JOËL THORAVAL, LA CHINE AU PLURIEL
De la Chine, peut-on vraiment parler au singulier ? Faire comme s’il n’en existait qu’une, repérable, immuable, réellement unifiée ? Dès qu’on regarde de plus près, ce n’est jamais le cas. Au cours d’une histoire immense, pas moyen de mettre la main sur une indiscutable unité – qu’elle soit nationale, ethnique, religieuse, ou encore philosophique, spirituelle, voire politique. « La Chine » n’existe nulle part de manière claire, distincte, incontestable. Un peu de savoir fait croire à l’existence de cette unité, beaucoup la défait.
Tel pourrait être le schéma organisateur de la démarche patiemment entreprise par l’anthropologue Joël Thoraval (1950-2016). Un gros volume rassemble, à titre posthume, des articles dispersés de ce chercheur dont la discrétion extrême n’avait d’égale que les compétences. Ceux qui eurent l’occasion de l’entendre, dans des colloques et séminaires, se souviennent d’un expert aux connaissances extraordinairement fines et précises qui en tirait des conclusions inattendues, parfois troublantes, toujours intéressantes.
Ancien élève de l’École Normale Supérieure, formé à l’anthropologie par Maurice Godelier, ce sinologue fut d’abord archéologue en Afghanistan avant de passer treize années en Chine, de 1981 à 1994. Il devint notamment attaché culturel à Pékin et chercheur à l’université de Hong Kong, avant d’être élu, à Paris, maître de conférences à l’EHESS et directeur du Centre de recherche sur la Chine contemporaine. Grand observateur de la société chinoise post-maoïste, il a étudié de façon exemplaire la restauration du confucianisme dans la pensée politique et philosophique actuelle. Plusieurs articles de ses Ecrits sur la Chine y sont consacrés, complétant le livre publié par Joël Thoraval avec Sébastien Billioud, Le sage et le peuple. Le renouveau confucéen en Chine (CNRS éditions, 2014).

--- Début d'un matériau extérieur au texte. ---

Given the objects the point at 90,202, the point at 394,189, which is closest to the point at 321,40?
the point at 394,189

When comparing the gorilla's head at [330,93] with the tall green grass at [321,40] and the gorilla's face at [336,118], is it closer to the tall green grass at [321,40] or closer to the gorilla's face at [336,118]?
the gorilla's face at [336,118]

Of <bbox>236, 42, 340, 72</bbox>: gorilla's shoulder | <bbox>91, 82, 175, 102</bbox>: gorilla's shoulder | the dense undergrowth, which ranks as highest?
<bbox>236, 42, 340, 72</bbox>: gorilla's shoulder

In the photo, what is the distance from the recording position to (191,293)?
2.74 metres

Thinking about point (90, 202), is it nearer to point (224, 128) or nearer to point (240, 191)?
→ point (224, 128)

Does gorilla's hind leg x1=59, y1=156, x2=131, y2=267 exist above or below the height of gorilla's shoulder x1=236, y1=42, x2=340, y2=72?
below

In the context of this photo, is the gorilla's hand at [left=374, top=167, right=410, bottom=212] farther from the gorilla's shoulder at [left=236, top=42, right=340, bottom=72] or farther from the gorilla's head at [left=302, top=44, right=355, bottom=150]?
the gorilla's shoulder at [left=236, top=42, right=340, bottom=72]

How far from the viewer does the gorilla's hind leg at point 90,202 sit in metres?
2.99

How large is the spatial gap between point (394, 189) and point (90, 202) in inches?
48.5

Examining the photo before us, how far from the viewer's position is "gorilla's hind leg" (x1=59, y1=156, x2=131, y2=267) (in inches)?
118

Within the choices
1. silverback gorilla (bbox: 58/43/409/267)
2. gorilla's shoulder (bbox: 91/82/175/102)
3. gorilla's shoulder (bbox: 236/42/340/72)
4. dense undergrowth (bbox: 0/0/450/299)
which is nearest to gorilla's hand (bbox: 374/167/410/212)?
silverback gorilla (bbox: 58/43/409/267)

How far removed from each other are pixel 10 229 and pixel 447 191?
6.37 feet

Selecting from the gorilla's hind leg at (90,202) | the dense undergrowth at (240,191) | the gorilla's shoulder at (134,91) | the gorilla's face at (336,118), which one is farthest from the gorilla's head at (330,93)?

Le lecteur que la philosophie intéresse s’attachera particulièrement à la centaine de pages serrées où sont examinés, au lieu des généralités convenues, l’introduction du terme « philosophie » dans le vocabulaire chinois moderne, par l’intermédiaire du Japon, à la charnière du XIXe et du XXe siècle. Face à la découverte soudaine et massive des corpus théoriques occidentaux, les attitudes chinoises, souligne Thoraval, furent de quatre types : « Nous avons une philosophie, la même que celle des Européens », « Nous avons une philosophie, elle est différente », « Nous n’avons pas de philosophie, mais autre chose, qui est mieux », « Nous n’avons pas de philosophie, il faut nous en doter, sur le modèle occidental ».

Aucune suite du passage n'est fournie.